## begin SOURCE EXCERPT
It's the company's third major funding round in the last 16 months, and valuation now stands at $1.5 billion. The rebranding comes as it focuses on its open source tool and the community it has built around it.

dbt Labs' office in 2021. (Courtesy photo)

In its third major investment round since early 2020, Fishtown Analytics — now rebranded to dbt Labs, after its signature tool — announced the closing of its Series C at $150 million.

The round was co-led by Altimeter, and existing investors Sequoia Capital and Andreessen Horowitz, all of which are prominent Silicon Valley venture capital firms. The round also included participation from Amplify Partners. It follows the company’s Series A in April 2020 of $12.9 million, and its Series B in November for $29.5 million. The company is currently valued at $1.5 billion, CEO Tristan Handy said. Crossing the billion-dollar valuation threshold means the company has reached unicorn status. It’s the second Philly company to do so this year, following goPuff.

The raise is designed to allow the team to speed the development of dbt, its open source, SQL-based data analytics tool that has a robust community surrounding it. In November, it stood at about 8,000 members in its Slack community, and about 3,000 companies (including locals goPuff and Crossbeam) are using dbt as part of their regular analytics engineering workflow. Now, the company said there are 15,000 data professionals in the dbt community Slack; 5,500 companies using dbt and 1,000 dbt Cloud customers.
## end SOURCE EXCERPT
= GIVEN PROBLEM A =
According to the funding article, at what amount did the company close its Series C?
The listing that follows has no connection to the funding article.
## begin DATA EXCERPTS
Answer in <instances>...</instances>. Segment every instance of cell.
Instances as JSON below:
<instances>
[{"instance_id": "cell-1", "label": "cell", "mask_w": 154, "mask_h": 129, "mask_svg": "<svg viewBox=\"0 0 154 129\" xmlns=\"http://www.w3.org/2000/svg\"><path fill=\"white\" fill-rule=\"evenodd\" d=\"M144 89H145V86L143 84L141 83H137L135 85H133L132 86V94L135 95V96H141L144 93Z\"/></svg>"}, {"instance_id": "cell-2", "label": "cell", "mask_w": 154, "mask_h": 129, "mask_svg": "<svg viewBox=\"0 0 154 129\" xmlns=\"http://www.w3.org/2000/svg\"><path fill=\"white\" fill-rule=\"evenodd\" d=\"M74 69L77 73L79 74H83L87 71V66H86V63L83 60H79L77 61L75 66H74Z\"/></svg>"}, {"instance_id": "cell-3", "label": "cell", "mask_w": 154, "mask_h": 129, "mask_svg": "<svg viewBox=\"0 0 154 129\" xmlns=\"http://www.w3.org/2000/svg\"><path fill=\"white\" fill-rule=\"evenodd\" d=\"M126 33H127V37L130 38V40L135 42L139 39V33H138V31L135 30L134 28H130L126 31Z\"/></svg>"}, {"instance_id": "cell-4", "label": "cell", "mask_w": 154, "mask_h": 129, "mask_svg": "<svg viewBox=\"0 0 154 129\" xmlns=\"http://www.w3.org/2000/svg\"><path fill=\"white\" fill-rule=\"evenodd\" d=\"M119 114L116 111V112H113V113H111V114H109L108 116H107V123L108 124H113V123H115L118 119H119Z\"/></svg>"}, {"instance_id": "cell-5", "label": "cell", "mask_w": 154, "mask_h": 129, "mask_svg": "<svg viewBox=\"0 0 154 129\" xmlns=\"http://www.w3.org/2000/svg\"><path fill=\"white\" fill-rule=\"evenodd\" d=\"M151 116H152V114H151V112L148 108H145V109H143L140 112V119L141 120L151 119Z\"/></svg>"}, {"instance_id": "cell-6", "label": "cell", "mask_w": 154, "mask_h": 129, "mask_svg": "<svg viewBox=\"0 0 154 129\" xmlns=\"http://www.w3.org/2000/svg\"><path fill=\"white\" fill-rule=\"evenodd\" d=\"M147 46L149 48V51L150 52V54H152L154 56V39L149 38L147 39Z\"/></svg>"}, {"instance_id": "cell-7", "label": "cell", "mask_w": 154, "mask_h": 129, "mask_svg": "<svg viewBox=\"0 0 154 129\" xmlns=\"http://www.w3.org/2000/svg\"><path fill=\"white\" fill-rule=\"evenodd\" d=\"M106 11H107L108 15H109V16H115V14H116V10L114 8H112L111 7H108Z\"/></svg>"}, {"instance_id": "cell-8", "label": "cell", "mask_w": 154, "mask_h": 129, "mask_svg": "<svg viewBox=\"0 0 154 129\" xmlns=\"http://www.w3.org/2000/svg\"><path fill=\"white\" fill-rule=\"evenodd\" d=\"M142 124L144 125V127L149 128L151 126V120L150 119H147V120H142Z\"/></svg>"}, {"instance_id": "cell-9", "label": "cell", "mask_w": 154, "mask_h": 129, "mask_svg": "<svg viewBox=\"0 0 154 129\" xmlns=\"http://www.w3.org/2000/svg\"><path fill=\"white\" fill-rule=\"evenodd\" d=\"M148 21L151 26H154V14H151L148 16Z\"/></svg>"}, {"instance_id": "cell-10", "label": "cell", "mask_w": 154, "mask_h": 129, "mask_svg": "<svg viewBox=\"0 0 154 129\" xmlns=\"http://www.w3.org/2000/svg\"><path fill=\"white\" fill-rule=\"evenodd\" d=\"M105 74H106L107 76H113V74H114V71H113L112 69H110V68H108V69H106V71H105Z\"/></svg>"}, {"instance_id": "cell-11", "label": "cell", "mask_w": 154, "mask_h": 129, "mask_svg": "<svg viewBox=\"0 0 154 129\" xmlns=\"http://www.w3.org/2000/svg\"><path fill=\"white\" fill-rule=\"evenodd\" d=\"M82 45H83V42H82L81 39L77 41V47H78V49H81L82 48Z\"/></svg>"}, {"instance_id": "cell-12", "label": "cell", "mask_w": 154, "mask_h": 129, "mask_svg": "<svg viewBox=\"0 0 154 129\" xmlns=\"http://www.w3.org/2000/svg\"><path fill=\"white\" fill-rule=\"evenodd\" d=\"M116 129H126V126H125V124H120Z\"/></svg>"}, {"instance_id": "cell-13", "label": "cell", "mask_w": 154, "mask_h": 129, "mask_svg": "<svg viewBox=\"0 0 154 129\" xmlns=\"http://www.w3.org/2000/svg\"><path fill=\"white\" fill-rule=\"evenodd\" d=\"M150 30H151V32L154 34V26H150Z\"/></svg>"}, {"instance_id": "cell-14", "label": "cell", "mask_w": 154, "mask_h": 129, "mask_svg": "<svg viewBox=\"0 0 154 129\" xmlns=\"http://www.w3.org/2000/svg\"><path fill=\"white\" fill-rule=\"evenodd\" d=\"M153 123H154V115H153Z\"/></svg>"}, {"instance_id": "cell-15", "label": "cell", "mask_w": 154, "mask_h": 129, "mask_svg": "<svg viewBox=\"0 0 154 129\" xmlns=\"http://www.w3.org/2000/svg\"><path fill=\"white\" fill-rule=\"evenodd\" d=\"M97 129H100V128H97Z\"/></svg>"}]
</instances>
## end DATA EXCERPTS
## begin DATA EXCERPTS
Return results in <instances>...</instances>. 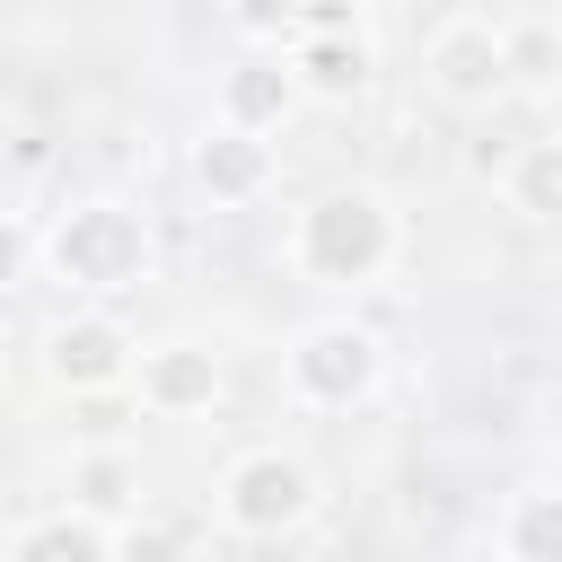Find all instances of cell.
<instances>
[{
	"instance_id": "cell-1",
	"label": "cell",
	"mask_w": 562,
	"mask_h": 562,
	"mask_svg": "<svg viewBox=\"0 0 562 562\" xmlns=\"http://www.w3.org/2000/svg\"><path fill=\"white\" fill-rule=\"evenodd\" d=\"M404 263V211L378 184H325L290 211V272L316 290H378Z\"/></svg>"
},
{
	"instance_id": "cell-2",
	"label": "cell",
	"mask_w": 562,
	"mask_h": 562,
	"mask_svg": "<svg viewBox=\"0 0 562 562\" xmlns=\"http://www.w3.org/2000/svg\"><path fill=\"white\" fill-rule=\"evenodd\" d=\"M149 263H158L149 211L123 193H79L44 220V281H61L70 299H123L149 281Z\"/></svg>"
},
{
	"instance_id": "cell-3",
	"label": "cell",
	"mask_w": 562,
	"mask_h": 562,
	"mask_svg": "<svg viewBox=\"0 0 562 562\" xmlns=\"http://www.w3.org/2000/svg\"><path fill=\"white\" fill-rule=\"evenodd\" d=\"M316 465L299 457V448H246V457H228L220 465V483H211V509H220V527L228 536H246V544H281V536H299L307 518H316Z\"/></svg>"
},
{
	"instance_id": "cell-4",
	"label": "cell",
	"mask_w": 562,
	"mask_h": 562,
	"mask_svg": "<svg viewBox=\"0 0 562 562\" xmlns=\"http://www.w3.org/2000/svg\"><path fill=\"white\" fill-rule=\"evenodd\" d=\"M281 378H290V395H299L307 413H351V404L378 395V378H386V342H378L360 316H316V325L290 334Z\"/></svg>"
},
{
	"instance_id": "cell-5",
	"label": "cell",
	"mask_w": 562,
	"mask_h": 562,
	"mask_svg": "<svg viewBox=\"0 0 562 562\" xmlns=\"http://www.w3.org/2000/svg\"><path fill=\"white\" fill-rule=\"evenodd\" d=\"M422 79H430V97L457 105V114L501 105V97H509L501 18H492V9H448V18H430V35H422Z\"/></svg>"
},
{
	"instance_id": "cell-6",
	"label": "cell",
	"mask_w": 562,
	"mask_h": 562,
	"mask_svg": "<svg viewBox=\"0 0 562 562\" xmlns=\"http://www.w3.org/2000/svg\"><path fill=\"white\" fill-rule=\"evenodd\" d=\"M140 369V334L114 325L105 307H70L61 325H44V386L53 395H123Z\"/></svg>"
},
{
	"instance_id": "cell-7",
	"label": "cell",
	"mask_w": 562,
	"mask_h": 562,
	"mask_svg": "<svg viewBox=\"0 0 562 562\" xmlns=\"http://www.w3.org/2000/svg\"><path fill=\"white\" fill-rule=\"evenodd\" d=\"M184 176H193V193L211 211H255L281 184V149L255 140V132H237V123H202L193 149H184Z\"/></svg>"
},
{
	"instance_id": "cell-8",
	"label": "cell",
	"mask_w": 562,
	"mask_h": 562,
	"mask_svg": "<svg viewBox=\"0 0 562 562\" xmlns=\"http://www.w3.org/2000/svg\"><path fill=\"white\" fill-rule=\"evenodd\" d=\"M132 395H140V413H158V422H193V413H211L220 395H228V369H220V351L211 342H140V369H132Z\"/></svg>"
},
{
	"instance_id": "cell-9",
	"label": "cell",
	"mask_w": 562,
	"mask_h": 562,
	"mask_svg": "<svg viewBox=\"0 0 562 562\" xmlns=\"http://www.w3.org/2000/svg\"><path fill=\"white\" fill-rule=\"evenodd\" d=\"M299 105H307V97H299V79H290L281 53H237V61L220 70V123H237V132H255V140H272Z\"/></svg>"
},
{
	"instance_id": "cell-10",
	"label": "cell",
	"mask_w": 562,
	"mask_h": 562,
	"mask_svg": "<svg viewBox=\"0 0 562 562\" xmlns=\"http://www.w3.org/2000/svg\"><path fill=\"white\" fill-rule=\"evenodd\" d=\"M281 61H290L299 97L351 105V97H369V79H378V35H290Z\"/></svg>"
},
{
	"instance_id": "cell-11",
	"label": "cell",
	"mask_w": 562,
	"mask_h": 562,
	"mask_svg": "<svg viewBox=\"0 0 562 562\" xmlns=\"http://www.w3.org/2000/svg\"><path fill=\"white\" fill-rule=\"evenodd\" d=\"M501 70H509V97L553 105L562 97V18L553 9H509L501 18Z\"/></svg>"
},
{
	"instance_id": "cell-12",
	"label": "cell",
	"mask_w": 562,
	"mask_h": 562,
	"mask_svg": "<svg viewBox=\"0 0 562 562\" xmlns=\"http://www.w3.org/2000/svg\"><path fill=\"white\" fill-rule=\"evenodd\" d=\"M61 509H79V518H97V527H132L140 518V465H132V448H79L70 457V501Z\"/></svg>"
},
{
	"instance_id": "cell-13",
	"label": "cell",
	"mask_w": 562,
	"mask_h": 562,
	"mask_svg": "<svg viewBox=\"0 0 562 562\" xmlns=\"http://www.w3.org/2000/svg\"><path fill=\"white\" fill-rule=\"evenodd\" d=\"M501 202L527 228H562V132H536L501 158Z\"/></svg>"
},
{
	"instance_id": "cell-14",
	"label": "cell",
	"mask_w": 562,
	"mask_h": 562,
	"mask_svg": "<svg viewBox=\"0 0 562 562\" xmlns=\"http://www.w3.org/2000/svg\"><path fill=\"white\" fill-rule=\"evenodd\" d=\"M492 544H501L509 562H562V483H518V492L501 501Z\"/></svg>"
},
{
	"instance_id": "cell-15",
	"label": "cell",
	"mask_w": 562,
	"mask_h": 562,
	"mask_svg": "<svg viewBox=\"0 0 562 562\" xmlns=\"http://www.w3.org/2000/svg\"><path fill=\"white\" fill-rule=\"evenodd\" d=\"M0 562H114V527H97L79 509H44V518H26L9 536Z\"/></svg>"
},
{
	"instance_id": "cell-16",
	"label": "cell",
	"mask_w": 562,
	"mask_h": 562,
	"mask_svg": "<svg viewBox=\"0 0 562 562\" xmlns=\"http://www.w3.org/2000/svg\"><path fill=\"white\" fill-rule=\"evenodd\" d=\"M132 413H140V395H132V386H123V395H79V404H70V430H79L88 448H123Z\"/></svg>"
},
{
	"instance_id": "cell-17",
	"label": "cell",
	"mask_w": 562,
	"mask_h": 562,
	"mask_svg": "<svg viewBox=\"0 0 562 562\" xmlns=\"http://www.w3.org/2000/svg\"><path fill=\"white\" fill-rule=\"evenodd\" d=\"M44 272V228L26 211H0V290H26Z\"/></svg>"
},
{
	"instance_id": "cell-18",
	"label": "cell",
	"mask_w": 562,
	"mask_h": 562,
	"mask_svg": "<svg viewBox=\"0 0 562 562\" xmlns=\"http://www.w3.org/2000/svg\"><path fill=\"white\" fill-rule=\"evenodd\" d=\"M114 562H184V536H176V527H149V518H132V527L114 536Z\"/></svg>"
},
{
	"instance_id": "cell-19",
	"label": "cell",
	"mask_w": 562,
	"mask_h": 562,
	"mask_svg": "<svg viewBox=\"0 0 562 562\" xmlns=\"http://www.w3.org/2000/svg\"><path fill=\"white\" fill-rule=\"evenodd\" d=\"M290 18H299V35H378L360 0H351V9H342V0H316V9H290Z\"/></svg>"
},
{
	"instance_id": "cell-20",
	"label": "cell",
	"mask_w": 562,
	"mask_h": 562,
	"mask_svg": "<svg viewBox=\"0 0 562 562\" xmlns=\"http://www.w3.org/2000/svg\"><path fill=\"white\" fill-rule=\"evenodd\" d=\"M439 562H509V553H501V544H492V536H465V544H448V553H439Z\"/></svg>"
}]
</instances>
## end DATA EXCERPTS
## begin DATA EXCERPTS
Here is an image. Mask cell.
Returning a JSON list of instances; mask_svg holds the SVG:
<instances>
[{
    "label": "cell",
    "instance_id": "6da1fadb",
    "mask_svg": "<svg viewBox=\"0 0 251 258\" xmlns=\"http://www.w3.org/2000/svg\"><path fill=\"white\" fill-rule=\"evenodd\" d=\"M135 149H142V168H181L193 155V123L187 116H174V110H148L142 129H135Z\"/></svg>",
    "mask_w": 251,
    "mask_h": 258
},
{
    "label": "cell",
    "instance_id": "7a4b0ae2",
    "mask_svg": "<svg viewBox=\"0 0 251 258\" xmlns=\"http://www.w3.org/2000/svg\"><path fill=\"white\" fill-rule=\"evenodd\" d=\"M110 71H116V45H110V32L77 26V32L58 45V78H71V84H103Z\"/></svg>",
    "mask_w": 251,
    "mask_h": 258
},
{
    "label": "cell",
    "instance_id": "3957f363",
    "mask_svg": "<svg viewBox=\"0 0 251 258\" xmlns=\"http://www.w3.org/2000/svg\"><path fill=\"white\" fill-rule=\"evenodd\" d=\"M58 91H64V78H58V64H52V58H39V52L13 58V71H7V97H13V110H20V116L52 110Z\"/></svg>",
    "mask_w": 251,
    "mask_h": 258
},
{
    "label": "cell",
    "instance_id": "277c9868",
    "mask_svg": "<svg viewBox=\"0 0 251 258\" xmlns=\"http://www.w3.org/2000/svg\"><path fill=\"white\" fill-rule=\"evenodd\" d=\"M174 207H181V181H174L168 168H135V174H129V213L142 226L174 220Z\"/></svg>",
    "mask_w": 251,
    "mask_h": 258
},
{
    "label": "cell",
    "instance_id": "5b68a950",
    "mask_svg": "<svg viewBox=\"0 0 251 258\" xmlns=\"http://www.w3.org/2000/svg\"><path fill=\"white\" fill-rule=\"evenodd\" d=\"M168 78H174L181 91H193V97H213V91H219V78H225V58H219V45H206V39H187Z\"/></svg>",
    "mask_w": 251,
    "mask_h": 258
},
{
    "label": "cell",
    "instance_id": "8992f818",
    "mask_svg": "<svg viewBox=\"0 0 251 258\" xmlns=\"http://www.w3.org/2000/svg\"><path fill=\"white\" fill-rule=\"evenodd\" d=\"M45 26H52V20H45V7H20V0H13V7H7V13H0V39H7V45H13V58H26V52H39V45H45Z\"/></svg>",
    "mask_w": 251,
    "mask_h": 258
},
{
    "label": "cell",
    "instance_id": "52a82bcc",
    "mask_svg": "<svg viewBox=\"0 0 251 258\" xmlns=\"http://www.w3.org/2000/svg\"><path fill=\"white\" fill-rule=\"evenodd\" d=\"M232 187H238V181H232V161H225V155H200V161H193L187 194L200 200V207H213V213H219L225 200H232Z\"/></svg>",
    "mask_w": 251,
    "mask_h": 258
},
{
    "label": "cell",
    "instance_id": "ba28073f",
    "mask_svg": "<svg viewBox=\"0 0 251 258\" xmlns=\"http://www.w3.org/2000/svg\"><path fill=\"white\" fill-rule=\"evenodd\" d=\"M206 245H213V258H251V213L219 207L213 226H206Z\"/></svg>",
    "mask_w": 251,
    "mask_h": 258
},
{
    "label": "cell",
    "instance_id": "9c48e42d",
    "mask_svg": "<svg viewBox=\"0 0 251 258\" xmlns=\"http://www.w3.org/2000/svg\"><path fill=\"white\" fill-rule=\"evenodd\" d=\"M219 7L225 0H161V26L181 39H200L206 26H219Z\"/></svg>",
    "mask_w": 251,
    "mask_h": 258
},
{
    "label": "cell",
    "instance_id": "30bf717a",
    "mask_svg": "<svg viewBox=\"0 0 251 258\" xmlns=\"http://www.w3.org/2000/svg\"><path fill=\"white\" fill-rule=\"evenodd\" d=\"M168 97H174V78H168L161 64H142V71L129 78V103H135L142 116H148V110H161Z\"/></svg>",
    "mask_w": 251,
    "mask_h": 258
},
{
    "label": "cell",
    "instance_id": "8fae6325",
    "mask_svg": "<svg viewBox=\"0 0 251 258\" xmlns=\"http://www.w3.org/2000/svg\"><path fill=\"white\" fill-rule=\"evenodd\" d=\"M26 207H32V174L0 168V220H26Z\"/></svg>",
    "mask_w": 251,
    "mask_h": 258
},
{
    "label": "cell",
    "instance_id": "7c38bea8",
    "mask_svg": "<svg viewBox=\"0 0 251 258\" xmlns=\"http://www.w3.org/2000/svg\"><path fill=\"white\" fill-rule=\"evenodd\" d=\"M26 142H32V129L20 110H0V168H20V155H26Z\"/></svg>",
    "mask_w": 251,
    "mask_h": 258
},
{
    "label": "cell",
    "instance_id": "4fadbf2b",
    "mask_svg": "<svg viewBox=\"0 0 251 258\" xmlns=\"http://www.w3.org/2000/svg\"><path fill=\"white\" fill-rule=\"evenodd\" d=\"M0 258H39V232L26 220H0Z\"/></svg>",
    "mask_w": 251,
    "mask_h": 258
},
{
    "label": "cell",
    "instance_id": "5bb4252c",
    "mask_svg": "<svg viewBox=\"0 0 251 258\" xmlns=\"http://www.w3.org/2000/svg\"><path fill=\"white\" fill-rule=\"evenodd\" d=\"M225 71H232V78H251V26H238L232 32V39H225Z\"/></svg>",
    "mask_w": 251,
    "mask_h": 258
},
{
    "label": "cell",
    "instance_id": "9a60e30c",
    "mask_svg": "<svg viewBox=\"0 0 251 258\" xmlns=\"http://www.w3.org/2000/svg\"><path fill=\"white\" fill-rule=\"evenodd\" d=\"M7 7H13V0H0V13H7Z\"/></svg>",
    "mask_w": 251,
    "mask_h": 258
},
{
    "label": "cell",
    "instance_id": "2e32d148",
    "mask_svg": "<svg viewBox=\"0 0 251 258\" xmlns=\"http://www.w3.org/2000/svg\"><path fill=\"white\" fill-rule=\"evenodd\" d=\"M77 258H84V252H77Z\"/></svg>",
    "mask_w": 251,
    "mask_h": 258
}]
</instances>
## end DATA EXCERPTS
= GIVEN PROBLEM B =
Gather every line of the listing that contains the string "JSON", treating uppercase and lowercase letters as different.

= TASK ANSWER A =
$150 million.

= TASK ANSWER B =
Instances as JSON below:
Returning a JSON list of instances; mask_svg holds the SVG:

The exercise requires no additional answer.